2022-01-10T09:21:40.165Z


Economic expert: CO₂ pricing is more socially balanced than purchase premiums Created: 01/10/2022, 10:16 AM By: Alexander Eser-Ruperti The common assessment is that CO₂ pricing puts a particular strain on lower income groups. In an interview with the Kreiszeitung, economic expert Veronika Grimm offers a different perspective. Berlin - CO₂ pricing will gradually increase over the next few years


Economic expert: CO₂ pricing is more socially balanced than purchase premiums

Created: 01/10/2022, 10:16 AM

By: Alexander Eser-Ruperti

The common assessment is that CO₂ pricing puts a particular strain on lower income groups.

In an interview with the Kreiszeitung, economic expert Veronika Grimm offers a different perspective.

Berlin - CO₂ pricing will gradually increase over the next few years.

While the costs were 25 euros per tonne of CO₂ in 2021, it will be 30. By 2025 the price should be at least 55 and a maximum of 65 euros.

The CO₂ pricing also affects the social question: A study by the Federation of German Consumer Organizations (vzbv) comes to the conclusion that poorer people are more heavily burdened by the CO₂ price * and that more extensive funding is required.

Veronika Grimm contradicts this and sees the income from CO₂ pricing as an opportunity to relieve lower-income sections of the population on a net basis.

How does that work?

Surname:

Veronika Grimm

Profession:

Economist

Chair:

Economics at the University of Erlangen-Nuremberg

Economics calls for relief in the electricity price and advocates high CO₂ pricing

Prof. Dr.

Veronika Grimm holds the Chair of Economics at the University of Erlangen-Nuremberg and is also represented as an expert on various committees.

These include the Advisory Council for the Assessment of Macroeconomic Development (Die "Wirtschaftsweise") and the Advisory Council for Consumer Issues (BMJV).

According to Veronika Grimm, CO₂ pricing could be much more socially balanced than other climate protection measures.

© Julian Stratenschulte / dpa

On the connection between CO₂ pricing and social issues, Prof. Dr.

Veronika Grimm in an interview with the Kreiszeitung newspaper: “You always have to remember that you generate income through CO₂ pricing.

This income can be used to provide relief ”.

According to Grimm, the electricity price in particular should be reduced by abolishing the EEG surcharge and reducing the electricity tax as much as possible.

This relief must take place quickly and consistently and be well communicated, also in order to achieve acceptance for the pricing of emissions.

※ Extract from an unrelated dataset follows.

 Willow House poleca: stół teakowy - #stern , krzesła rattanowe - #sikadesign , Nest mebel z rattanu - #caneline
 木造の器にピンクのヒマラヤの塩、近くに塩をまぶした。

In the interview, too, she leaves no doubt that she is fundamentally in favor of high CO₂ prices in the interests of climate protection.

Prof. Dr.

Veronika Grimm: Despite gas prices and CO₂ pricing, lower income brackets can be relieved

As long as the successively rising CO₂ prices are still relatively low, Grimm sees the possibility of even reducing the burden on people from lower income groups on a net basis. The economic expert told the local newspaper that she thought this was possible “because people in the lower income bracket often have a relatively low carbon footprint,” they don't own two cars or go on vacation to Hawaii. The possible relief from the electricity bill could therefore, if it were operated consistently, exceed the burden from CO₂ pricing.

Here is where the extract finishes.